1. A voice input means for inputting voice from a user, a mouth shape input means for inputting an image of a user's mouth shape, information from the voice input means and / or the mouth shape input Means for determining input contents by the user based on information from the means. A system for inputting voice and / or mouth shape, comprising:

2. The apparatus according to claim 1, wherein the input content determining means automatically outputs the voice from the mouth shape input means when the volume of the voice input to the voice input means is smaller than a predetermined level. A system for voice and / or mouth shape input, wherein the input content of a user is determined based on information.

3. Inputting a voice from a user;
Inputting an image of a user's mouth shape, and / or inputting an image of the user's mouth shape; and input content by the user based on the input voice information and / or the input mouth shape information. And determining a speech and / or mouth shape input.

4. The input mouth shape according to claim 3, wherein in the input content determination step, when the volume of the voice input from the user is smaller than a predetermined level, the input mouth shape is automatically set. A method for mixed input of voice and mouth shape, characterized in that the input content by the user is determined based on the information of the user.

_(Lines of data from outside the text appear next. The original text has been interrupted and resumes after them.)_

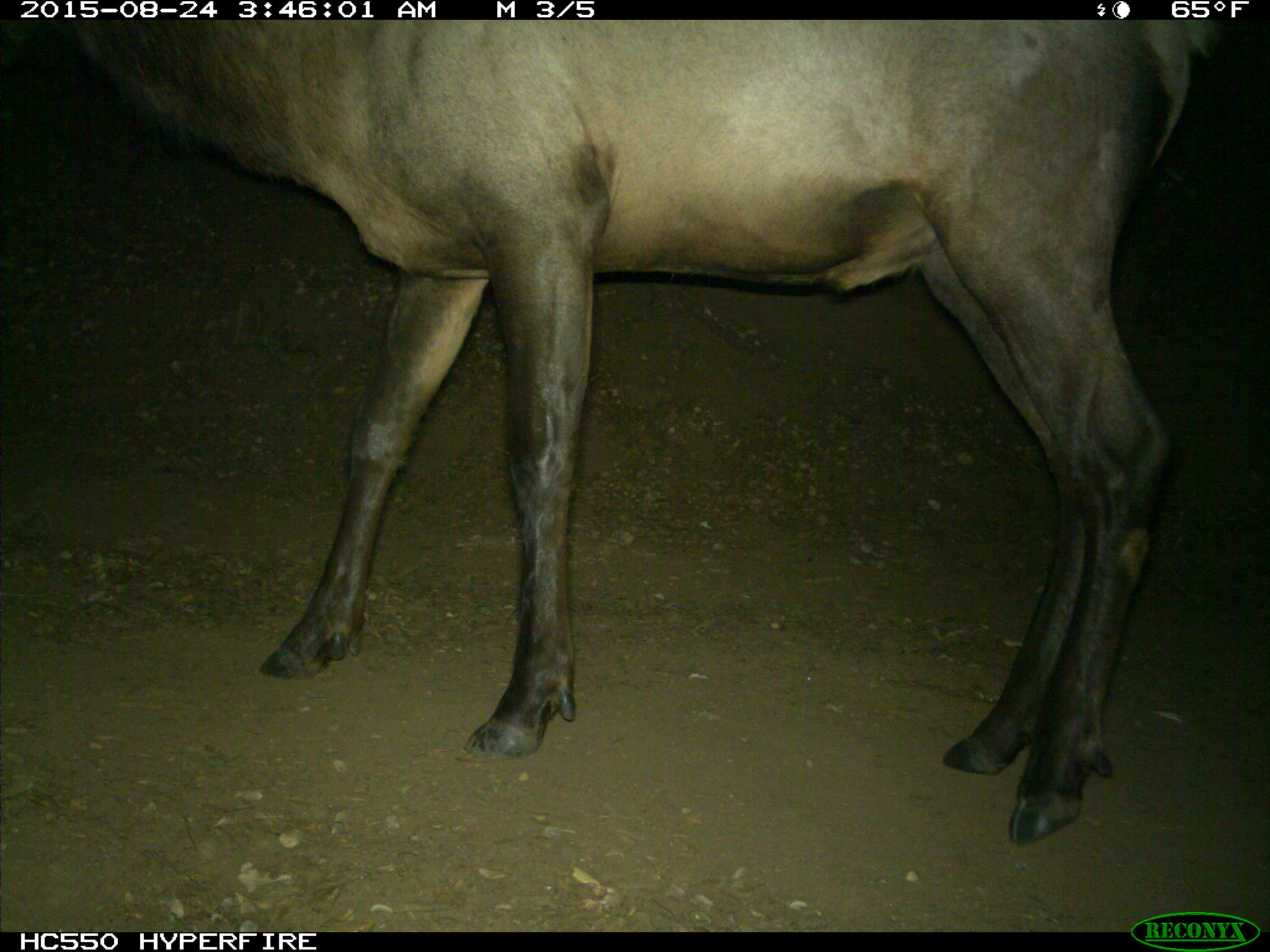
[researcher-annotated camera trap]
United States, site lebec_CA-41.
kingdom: Animalia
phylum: Chordata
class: Mammalia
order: Artiodactyla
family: Cervidae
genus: Cervus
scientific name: Cervus canadensis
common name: elk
Cervus canadensis (elk).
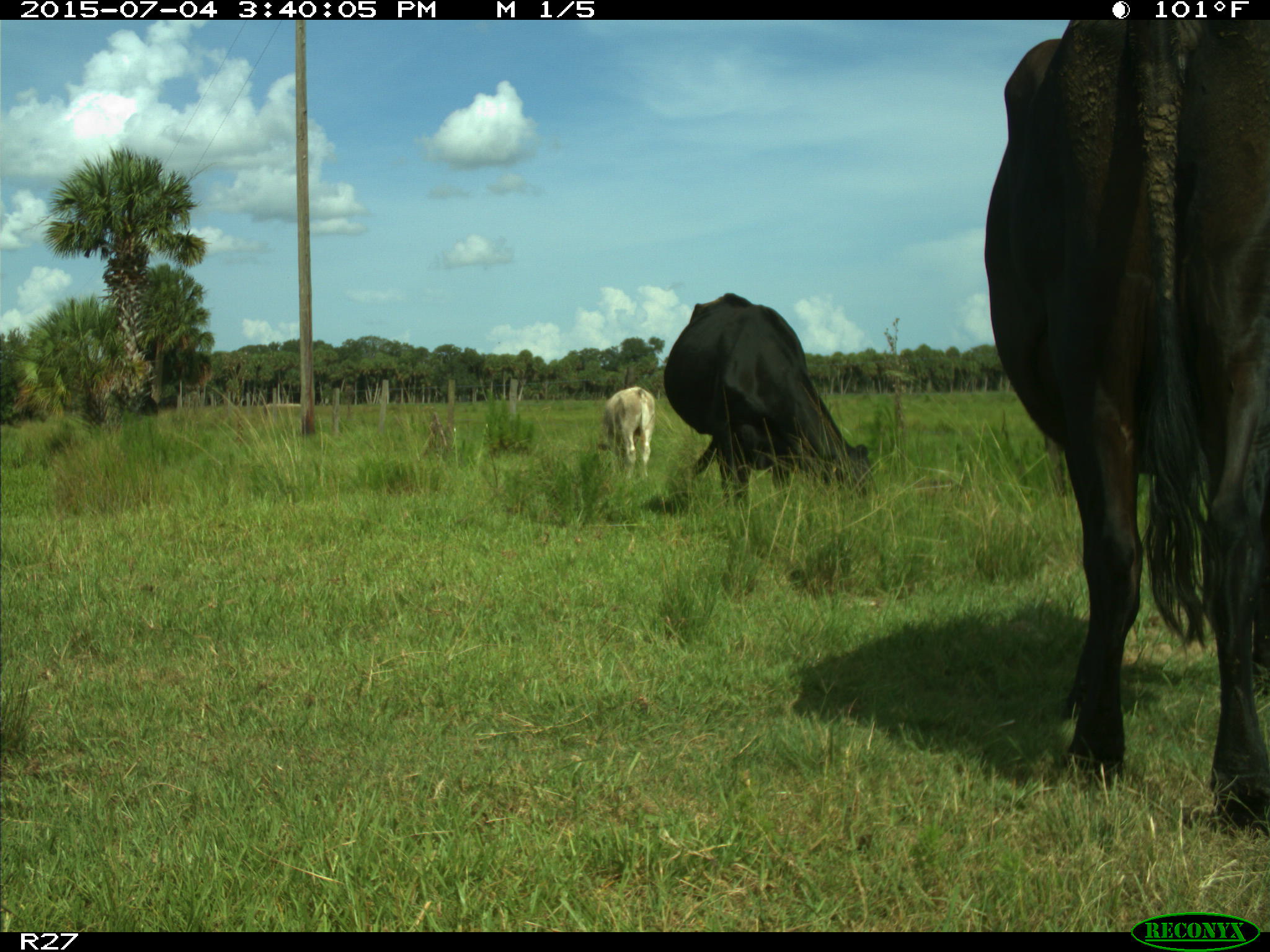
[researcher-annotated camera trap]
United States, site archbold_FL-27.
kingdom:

5. Inputting a voice from a user,
A function of inputting an image of a user's mouth shape and / or a function of inputting an image of the user's mouth shape based on the input voice information and / or the input mouth shape information; And a computer program for inputting voice and / or mouth shape for realizing the function.

6. The input content determination function according to claim 5, wherein when the volume of the voice input from the user is smaller than a predetermined level,
A computer program for voice and / or mouth shape input, wherein the input content by a user is determined based on the input information on the mouth shape.